In the same way that I have always known about songs of sixpence and birds baked in pies, I have been aware of stepmothers and their supposedly implicit wickedness. They are the stuff of archetypes, if not stock characters representing darkness and evil. In such stories, a child must contend with darkness. Each child comes out on the other side triumphant, with the stepmother cast down. Goodness wins over evil.
Poet Ben Okri wrote, “Beware of the stories you read or tell; subtly, at night, beneath the waters of consciousness, they are altering your world.” Beware, indeed. Such tales possess great power.
Still, when I fell in love, I found myself at a fork in the road. To step into God’s embrace in this loving relationship meant that I had to step onto the stepmother’s trail. Hers was never a path I imagined for myself.

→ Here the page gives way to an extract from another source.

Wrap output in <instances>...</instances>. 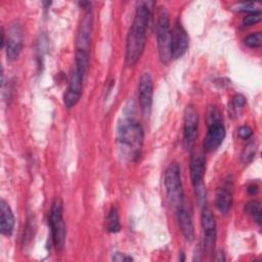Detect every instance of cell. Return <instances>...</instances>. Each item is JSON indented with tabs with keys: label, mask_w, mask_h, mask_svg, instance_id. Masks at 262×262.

At a subconscious level, I had always conceived of stepmothers as women who married fathers after the untimely deaths of birth mothers. Such was the norm for Grimm and their brotherly faerie tales. Mortality rates were steep in the era of Cinderella and Snow White. The death of a birth mother was assumed in such stories. Separation, divorce, custody battles and remarriage fell into the “unheard of” category.
In this present age, we find ourselves in an alternate reality. Fractured families are commonplace. Many children are born into relationships where the marriage bands were never read. I insist: No child is illegitimate. All children garner their worth from God, not from their parents’ respective relationships.

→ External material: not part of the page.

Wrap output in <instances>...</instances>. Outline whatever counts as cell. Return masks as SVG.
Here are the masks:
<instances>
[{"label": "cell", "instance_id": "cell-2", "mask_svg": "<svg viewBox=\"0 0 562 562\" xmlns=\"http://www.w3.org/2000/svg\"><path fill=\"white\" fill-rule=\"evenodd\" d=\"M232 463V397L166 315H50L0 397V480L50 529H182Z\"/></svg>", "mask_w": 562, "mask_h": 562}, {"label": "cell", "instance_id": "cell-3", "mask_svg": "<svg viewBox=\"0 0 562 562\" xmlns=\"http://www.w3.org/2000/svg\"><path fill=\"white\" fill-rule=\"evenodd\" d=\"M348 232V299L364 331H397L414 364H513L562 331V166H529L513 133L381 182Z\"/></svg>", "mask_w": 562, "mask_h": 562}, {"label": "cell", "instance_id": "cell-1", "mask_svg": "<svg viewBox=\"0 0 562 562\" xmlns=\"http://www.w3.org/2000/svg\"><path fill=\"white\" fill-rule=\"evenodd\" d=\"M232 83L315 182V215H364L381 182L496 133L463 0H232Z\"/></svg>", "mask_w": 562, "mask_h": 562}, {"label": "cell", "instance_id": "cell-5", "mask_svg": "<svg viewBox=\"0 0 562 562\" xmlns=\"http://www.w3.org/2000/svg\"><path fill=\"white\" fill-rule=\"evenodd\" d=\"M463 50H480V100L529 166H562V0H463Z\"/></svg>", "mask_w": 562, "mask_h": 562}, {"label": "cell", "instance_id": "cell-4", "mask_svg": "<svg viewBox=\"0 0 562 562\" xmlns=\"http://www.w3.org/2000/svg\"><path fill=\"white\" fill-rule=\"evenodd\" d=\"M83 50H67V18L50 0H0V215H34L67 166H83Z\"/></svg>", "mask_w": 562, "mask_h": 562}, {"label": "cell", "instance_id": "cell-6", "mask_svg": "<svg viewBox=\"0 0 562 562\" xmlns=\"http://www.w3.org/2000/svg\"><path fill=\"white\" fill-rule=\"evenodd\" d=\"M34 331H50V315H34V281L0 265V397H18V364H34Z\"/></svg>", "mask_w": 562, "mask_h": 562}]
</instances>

The stepmother’s trail is wide and varied. It is most certainly a difficult path. Some fortunate stepmothers are able to foster healthy connections with birth mothers and maternal families. This is a strange and wondrous thing.
Whenever possible, two separated by divorce should insist on co-parenting with mutual respect. Parents who demonize the other — either through intentional or subtle disdain — commit emotional violence against a child. Equally outside the pale stands a parent who strives to reduce a child’s time with the other parent. Such efforts set a child up for suffering and pain.

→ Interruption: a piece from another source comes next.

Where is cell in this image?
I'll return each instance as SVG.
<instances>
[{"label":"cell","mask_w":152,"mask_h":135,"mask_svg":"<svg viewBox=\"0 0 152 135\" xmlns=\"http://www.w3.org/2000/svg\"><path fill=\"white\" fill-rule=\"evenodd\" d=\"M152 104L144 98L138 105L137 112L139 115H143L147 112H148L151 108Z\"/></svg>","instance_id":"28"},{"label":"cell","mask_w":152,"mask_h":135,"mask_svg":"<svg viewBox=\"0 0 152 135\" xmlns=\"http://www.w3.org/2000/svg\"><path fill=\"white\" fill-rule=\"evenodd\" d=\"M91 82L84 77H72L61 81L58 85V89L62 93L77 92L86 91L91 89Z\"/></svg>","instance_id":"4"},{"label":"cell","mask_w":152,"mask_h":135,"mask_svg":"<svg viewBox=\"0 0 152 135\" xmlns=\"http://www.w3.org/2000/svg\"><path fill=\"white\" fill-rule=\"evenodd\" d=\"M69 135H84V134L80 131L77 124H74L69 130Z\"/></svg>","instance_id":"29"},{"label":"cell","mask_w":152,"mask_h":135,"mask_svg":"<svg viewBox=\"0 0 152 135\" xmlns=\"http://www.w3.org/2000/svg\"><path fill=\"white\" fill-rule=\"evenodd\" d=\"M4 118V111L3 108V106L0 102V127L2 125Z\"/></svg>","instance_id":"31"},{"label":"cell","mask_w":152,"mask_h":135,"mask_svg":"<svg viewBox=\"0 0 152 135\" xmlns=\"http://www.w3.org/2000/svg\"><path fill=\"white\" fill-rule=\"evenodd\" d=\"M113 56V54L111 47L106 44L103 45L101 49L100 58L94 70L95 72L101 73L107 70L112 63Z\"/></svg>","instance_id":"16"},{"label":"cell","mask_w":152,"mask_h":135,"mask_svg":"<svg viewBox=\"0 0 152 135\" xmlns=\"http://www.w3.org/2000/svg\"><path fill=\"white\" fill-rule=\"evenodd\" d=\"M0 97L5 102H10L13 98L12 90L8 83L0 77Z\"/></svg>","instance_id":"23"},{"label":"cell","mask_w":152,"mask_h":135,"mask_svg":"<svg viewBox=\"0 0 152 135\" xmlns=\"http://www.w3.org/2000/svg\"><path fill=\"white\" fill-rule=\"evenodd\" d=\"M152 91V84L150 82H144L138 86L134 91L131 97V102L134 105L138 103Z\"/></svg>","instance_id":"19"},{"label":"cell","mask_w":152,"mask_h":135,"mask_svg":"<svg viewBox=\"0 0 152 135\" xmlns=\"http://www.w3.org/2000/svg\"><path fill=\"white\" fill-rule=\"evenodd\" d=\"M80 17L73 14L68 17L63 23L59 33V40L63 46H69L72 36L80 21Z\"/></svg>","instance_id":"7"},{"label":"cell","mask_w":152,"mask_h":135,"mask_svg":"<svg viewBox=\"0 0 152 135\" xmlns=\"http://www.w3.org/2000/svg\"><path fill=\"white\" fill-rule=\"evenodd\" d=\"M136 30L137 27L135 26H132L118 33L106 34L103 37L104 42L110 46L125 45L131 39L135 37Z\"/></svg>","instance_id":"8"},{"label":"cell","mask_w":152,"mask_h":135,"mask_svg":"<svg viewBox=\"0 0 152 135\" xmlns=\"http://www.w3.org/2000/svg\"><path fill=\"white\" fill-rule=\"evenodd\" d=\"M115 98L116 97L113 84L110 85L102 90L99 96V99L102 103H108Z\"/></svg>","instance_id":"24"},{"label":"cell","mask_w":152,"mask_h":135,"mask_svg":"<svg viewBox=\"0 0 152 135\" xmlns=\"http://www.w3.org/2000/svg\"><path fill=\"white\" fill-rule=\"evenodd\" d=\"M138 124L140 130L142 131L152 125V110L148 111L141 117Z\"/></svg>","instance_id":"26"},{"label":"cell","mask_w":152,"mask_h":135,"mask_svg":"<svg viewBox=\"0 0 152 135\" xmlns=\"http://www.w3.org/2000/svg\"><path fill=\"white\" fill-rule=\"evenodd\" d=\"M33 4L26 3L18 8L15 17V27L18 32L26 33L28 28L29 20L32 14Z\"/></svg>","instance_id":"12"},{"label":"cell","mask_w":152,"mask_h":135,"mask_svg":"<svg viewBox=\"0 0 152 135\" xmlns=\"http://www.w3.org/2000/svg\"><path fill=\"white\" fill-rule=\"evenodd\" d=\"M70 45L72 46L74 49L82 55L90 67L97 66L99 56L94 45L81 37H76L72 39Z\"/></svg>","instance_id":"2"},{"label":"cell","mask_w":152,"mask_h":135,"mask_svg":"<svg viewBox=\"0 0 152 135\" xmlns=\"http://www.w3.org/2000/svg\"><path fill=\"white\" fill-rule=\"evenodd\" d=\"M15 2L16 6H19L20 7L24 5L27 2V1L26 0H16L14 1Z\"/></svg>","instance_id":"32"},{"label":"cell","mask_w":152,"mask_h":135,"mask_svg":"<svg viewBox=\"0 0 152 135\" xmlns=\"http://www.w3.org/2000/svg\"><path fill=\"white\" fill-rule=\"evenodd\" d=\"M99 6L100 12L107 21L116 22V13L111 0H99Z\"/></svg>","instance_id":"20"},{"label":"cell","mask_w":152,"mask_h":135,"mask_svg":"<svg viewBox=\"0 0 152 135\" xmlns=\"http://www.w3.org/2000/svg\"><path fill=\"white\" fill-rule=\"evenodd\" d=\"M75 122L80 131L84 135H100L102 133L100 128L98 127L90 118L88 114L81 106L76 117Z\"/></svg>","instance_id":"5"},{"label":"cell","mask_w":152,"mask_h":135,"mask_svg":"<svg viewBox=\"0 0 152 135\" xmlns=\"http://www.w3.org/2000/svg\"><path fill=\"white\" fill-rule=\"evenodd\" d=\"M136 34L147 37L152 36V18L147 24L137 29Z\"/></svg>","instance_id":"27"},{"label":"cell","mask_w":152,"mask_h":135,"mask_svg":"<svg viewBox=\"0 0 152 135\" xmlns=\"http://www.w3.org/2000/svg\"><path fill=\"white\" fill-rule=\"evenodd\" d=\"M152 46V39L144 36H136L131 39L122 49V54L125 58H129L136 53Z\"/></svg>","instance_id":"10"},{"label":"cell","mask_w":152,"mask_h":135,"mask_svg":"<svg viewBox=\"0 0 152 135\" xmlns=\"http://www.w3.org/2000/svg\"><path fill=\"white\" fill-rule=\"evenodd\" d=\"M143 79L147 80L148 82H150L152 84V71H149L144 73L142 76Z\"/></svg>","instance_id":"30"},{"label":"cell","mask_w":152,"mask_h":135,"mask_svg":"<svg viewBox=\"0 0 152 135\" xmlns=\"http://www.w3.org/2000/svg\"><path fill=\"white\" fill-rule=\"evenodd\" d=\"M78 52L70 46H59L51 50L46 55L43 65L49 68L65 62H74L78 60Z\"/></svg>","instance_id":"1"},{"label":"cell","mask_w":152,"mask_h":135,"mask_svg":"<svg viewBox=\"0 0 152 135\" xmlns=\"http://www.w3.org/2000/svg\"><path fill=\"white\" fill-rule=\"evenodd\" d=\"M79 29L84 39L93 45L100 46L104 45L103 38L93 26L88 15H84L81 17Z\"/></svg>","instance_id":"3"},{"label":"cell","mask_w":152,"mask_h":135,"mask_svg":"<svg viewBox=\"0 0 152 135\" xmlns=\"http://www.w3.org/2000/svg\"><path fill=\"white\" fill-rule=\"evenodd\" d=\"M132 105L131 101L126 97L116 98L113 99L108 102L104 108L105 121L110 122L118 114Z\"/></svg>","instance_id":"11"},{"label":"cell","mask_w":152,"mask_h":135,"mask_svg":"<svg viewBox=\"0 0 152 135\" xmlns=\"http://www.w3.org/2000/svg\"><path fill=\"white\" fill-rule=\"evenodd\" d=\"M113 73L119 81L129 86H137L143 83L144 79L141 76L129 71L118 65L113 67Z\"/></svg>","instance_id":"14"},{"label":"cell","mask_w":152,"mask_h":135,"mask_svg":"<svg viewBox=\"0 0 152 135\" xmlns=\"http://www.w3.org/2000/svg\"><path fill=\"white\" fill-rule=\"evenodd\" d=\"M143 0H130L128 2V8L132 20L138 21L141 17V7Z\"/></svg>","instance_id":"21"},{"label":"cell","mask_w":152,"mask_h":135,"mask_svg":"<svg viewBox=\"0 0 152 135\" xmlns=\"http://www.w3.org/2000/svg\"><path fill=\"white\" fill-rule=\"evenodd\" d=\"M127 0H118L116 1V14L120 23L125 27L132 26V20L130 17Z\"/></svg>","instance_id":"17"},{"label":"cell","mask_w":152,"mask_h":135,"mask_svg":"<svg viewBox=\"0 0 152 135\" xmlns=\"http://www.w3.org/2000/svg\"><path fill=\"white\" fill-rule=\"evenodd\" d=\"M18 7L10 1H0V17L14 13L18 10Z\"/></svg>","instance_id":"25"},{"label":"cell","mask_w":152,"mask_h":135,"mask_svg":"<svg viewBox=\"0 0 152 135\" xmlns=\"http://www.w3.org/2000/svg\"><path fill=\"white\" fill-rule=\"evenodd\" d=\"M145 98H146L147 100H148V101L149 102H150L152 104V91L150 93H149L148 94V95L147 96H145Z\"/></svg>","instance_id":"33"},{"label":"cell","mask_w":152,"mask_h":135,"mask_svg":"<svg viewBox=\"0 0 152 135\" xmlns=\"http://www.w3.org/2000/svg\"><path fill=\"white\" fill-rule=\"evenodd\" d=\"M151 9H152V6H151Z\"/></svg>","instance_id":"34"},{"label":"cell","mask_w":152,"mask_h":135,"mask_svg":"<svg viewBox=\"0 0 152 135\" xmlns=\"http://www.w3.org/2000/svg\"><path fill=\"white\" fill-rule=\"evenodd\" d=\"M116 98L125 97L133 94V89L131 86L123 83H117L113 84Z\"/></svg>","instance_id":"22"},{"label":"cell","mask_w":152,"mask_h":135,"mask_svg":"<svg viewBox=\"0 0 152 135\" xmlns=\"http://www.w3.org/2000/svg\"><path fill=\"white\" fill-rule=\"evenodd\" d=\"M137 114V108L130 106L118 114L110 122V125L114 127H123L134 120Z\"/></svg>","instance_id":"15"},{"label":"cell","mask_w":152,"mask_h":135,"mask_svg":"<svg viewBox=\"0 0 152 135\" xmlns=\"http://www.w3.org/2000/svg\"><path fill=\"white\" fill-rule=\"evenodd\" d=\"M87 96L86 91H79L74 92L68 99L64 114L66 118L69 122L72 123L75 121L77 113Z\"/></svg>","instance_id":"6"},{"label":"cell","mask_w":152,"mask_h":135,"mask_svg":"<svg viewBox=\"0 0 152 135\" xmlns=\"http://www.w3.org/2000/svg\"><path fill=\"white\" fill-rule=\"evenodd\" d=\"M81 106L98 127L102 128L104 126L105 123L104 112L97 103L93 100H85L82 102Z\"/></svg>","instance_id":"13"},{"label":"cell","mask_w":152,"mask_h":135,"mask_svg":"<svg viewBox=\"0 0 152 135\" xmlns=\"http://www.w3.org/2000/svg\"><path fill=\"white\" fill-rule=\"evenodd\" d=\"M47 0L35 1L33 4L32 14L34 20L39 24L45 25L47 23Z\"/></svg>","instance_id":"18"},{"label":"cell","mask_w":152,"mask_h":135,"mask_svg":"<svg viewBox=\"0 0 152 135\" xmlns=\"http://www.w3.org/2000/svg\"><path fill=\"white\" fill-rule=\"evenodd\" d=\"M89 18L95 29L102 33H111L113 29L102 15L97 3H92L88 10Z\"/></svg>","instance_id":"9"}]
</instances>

Meanwhile, a stepmother who finds ways to support both birth parents — either the one to whom she is wed, or the other — is a kind of hero. Even more, a stepmother who assists a child in the work of claiming his or her own path is an even greater companion in the journey. She had no obligation to rear the young one. She had the opportunity and chose to do so.
Sometimes, the love of a stepmother is tough love, with the expectation of healthy boundaries. Sometimes, her love insists on accountability. Sometimes, the stepmother’s trail unfolds by offering a safe landing space for a prodigal child to return home, welcome.
Maybe one day I shall write a story of a stepmother to give witness to her wisdom and grace. Stories help audiences face fears. Perhaps we need a different mythology. Perhaps we need a wider range of heroes and characters with whom we can empathize.